» **CONSIGNES**:
**1)** Dans quel but Luisa Moreno, Bert Corona et Carey McWilliams organisent-ils le comité de défense du Sleepy Lagoon, selon l'extrait sur Luisa Moreno ? Répondez en une à trois phrases.
**2)** Poursuivez l'extrait sur Luisa Moreno à partir de sa dernière phrase.

» **EXTRAIT**:

En 1942, Luisa Moreno est impliqué dans le procès pour meurtre du Sleepy Lagoon, une cause célèbre pour la gauche américaine et les militants des droits civiques mexicano-américains. Avec son ami de longue date Bert Corona et l'avocat Carey McWilliams, elle organise le comité de défense des Sleepy Lagoon pour disculper les jeunes inculpés. En plus de monter une défense juridique, le Comité cherche à mettre un terme aux rumeurs sur les bandes violentes de pachucos et à contrer les rapports sensationnalistes faisant état d'une guérilla urbaine entre pachucos et militaires. (La presse surnomme les attaques de pachucos en 1943 : les « émeutes zazous (Zoot Suits riots) Luisa Moreno enquête également sur les abus commis par les militaires de San Diego, servant de conseil auprès du conseiller municipal Charles C. Dail à ce sujet. Elle invite l'amiral David W. Bagley, commandant du Onzième district naval de San Diego, à une réunion entre dirigeants communautaires et syndicaux de la région de San Diego. L'amiral ne répond pas à l'invitation. Continuant à faire pression pour qu'une enquête soit ouverte, Luisa Moreno collabore avec l'avocat McWilliams pour rassembler des preuves. L'enquête indigne le sénateur de l'État de Californie, Jack B. Tenney, qui s'en prend à Luisa Moreno, l'accusant publiquement de s'engager dans une « conspiration anti-américaine ».

» **LIGNES DE DONNÉES**:
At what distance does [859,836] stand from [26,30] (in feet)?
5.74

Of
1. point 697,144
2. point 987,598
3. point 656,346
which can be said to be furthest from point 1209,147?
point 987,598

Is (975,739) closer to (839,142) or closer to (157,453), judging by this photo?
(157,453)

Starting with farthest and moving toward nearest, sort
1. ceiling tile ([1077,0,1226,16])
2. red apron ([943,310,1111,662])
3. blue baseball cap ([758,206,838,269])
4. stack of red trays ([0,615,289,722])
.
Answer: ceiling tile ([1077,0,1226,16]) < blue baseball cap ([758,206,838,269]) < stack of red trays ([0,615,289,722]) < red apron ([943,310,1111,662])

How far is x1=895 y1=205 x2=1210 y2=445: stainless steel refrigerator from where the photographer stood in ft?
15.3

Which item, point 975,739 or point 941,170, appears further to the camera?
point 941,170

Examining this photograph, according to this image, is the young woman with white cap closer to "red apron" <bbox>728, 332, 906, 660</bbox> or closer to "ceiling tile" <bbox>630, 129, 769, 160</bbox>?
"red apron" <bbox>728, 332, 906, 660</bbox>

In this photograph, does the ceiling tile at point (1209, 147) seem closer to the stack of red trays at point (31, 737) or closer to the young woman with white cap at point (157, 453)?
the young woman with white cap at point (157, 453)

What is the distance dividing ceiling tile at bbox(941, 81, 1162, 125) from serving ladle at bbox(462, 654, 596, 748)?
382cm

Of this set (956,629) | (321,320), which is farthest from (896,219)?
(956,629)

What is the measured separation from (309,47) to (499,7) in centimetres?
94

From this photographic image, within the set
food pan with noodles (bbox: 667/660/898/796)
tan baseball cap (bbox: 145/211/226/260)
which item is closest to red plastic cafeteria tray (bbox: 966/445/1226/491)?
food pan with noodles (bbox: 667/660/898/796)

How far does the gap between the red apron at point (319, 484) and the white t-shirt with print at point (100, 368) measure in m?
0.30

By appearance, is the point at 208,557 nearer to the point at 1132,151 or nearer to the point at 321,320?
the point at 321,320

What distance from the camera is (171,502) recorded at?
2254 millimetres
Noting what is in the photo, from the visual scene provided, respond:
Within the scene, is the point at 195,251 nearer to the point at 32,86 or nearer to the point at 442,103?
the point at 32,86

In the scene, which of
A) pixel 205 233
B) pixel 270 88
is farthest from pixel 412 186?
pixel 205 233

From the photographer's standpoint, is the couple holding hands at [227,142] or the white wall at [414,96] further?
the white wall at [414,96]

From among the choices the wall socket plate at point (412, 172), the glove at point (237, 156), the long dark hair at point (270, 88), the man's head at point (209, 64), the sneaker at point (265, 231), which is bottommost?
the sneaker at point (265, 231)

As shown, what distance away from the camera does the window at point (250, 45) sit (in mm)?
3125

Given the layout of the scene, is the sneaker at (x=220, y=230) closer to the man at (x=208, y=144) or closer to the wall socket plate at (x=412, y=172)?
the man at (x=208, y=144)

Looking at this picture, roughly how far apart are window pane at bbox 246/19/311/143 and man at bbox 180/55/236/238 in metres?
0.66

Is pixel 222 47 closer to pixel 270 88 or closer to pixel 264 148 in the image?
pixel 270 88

» **RÉPONSES PAR CONSIGNE**:
**1)** Ils organisent ce comité pour disculper les jeunes inculpés dans le procès pour meurtre du Sleepy Lagoon. Outre la défense juridique, le comité cherche aussi à mettre un terme aux rumeurs sur les bandes violentes de pachucos et à contrer les rapports sensationnalistes faisant état d'une guérilla urbaine entre pachucos et militaires.

**2)**
Bien qu'occupée avec ses campagnes de défense des Zoot Suiters, elle continue à travailler dans le mouvement syndical. Dans la ville californienne d'El Monte, elle représente les cueilleurs de noix, recevant l'aide de la California Walnut Growers Association. Un représentant de l'Association « en est venu à développer une grande estime pour son caractère, ses capacités et son honnêteté ».

En 1947, elle épouse Gray Bemis, un vétéran de la marine du Nebraska qui a été délégué à la convention nationale du Parti socialiste américain de 1932. Bemis partage l'intérêt de Luisa Moreno pour les droits civiques des Américains d'origine mexicaine et photographie plusieurs de ses activités.

À la fin des années 1940, Luisa Moreno crée une section à San Diego du Comité mexicain des droits civiques. Dans des discours prononcés devant des sections des Young Progressives of America, elle avertit que les tensions raciales et l'hystérie communiste provoquent le profilage racial, les stéréotypes et les violences policières contre les Américains d'origine mexicaine et d'autres minorités ethniques.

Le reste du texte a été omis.